Text segment:
_ _ _ _
Have you ever had to stop and ask for directions?
You’re driving along and making good time. You turn up the radio and nudge your foot firmly against the accelerator.
Perhaps your mind is elsewhere or maybe you’re busy singing along to your favourite song but you eventually come to the realisation – you’re lost!
Discovering you’re lost is quite a strange phenomenon. At first the differences are subtle – the signs begin to change, roads don’t appear to be where they should be and the countryside slowly dissolves into the city (or vice versa). It often takes a while before you’re hit with the inevitable truth – something you have being trying to deny for the previous ten miles.
You pull over to the side of the road, wind down the window and sheepishly lift your head through. You usher over a ‘local’ and rather pitifully utter those immortal words “Excuse me. I appear to be lost…”
What happens next always seems to come as a huge surprise – most people want to help! I think the British have this natural assumption that the general public feel awkward in this situation - but that couldn’t be further from the truth.
_ _ _ _
Exercise: In the text about getting lost while driving, what do most people want to do when a lost driver asks them for directions? Please answer in a few words.

Source material:
_ _ _ _
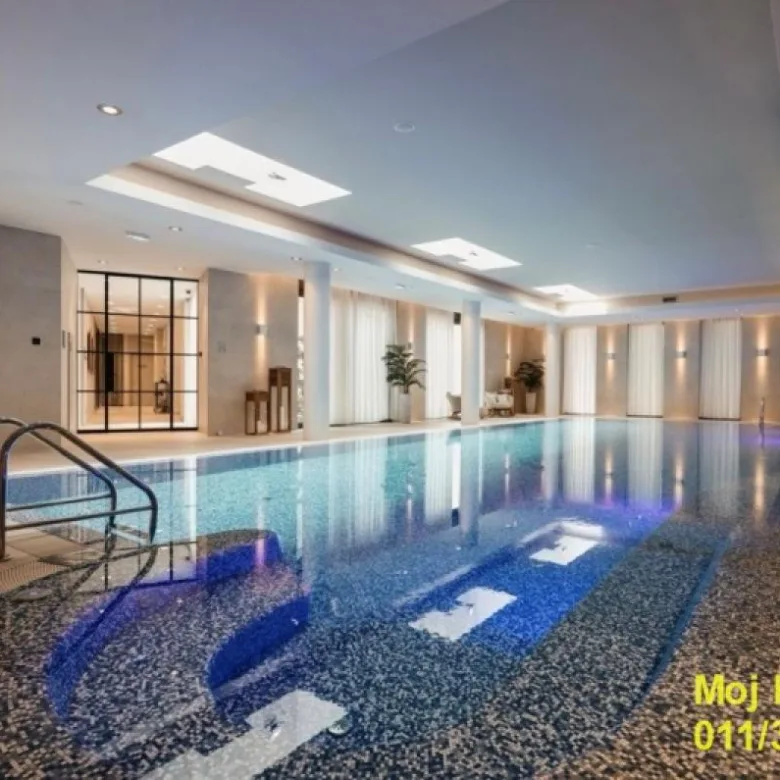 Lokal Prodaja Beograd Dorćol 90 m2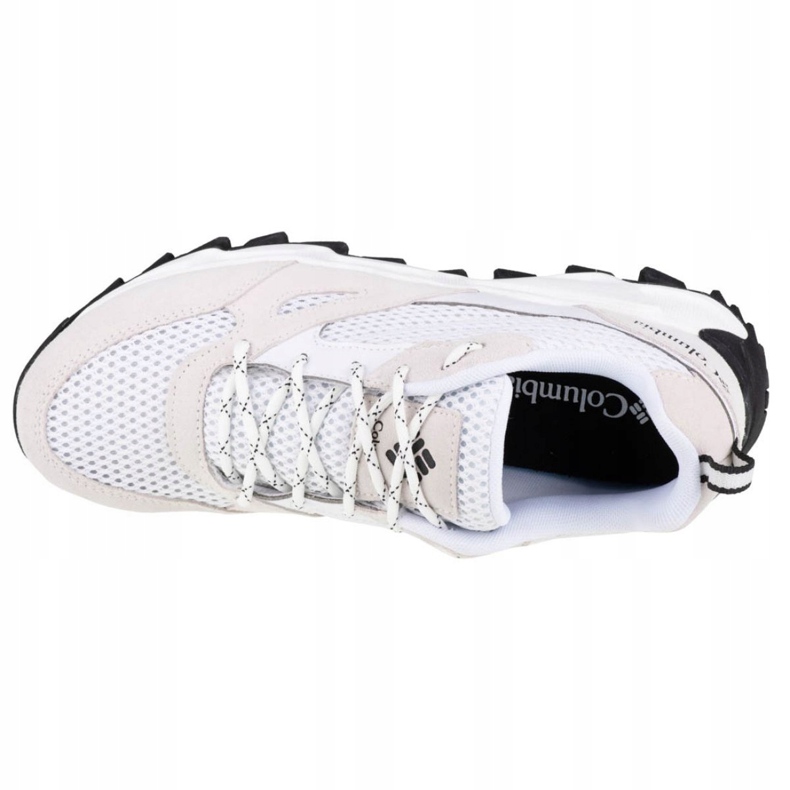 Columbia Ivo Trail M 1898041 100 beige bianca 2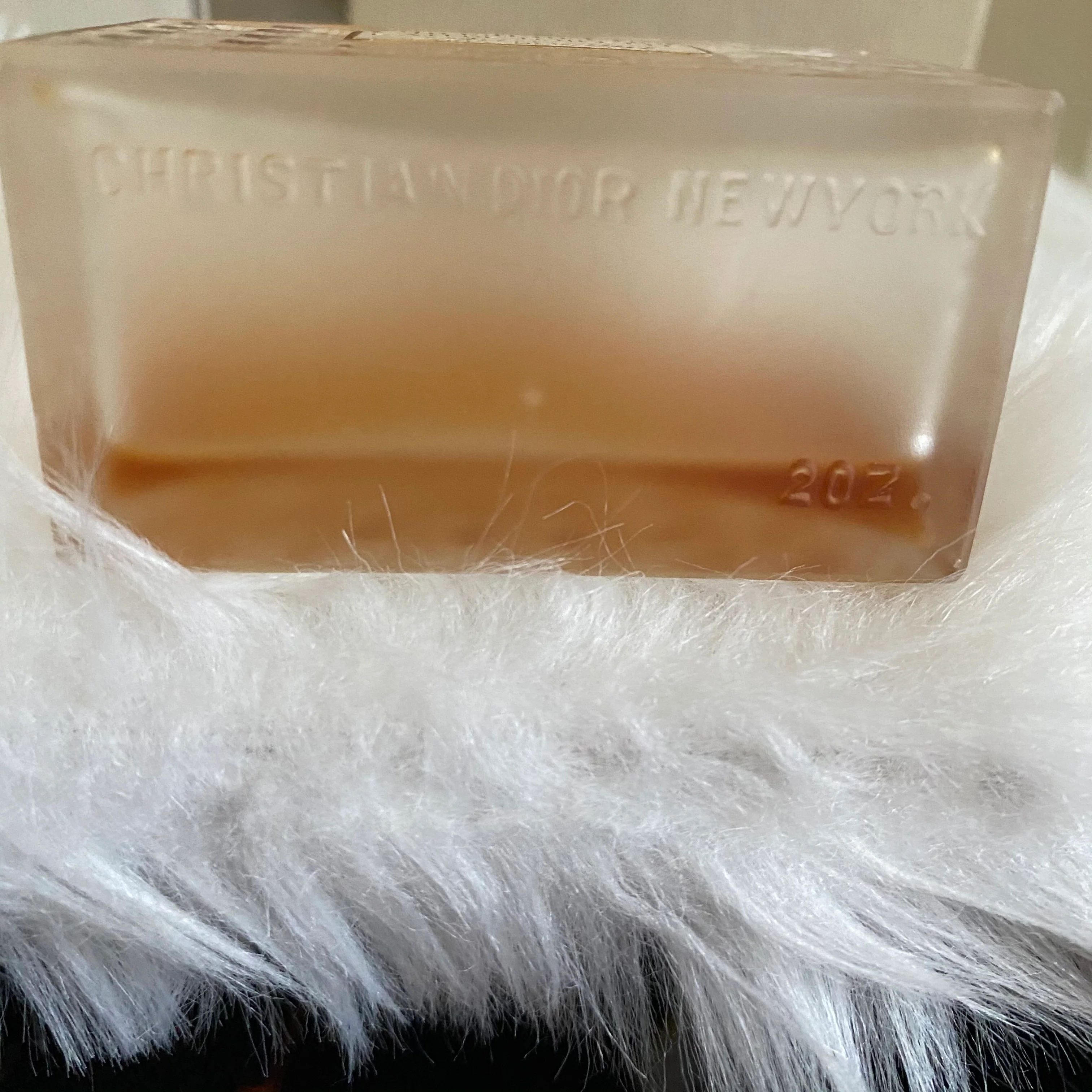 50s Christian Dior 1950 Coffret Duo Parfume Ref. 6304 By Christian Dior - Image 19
_ _ _ _
Result of this exercise: Most people want to help.